Oven Roasted Tomatoes
Since we moved into our house a few years ago, we’ve tried to grow as many of our own vegetables as possible. We still have a lawn, but we’ve re-purposed most of our borders from growing flowers to producing fruit and vegetables. Why, we asked ourselves, settle for a pretty shrub, when we can have a shrub that is just as pretty – but also bears fruit in the summer? When we needed shade, we bought fruit trees and grape vines. Where we needed ground cover, we planted strawberries. Where there was lots of sun, but little water, we planted drought tolerant herbs.
We’re not experts at it by any means. We have our successes and failures, but we do have a few basics that we can depend on that do well, though not necessarily spectacularly, every year, like broccoli or kale.

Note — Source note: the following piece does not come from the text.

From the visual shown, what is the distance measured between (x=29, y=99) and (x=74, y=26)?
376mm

Then there are others that are more unpredictable. Last year we could hardly keep up with the strawberries, this year it’s tomatoes.
I don’t know if it’s the hot, sunny weather we had this year, or if we’ve done something different that we aren’t aware of, but this year we’ve had more tomatoes than the previous three years at least. The plants have nearly taken over the border they are in, and it’s been a trick trying to keep up with all the tomatoes.
We’ve been managing though, and I’ve been getting a lot of experience with different ways of preserving tomatoes. The first thing I tried was making tomato sauce. I peeled, pureed and simmered all day. I ended up with two pint jars of tomato sauce, but it took me all day and at least for me, it seemed like a lot of work.
The next thing I tried was just peeling, putting into freezer safe jars and popping them in the freezer. This was very quick and easy, and since I was up to my elbows in tomatoes at the time, quick and easy was a bonus. As far as how good it is, I’ll know better when I eventually go to use one of the jars.
The third thing I tried was oven roasting. This has been my favorite so far. I used the roma tomatoes, and simply sliced them in half, spread them on a baking sheet, drizzled them with olive oil and sprinkled them with herbs and garlic, then roasted them at 325 degrees until they were nicely done – about 3 hours.
It’s even easier than freezing, and I already know they taste amazing. I have a few ideas of things to do with them – if they ever last long enough to do anything with them. Somehow they always seem to end up being eaten…
What’s your favorite thing to do with a bumper crop of tomatoes?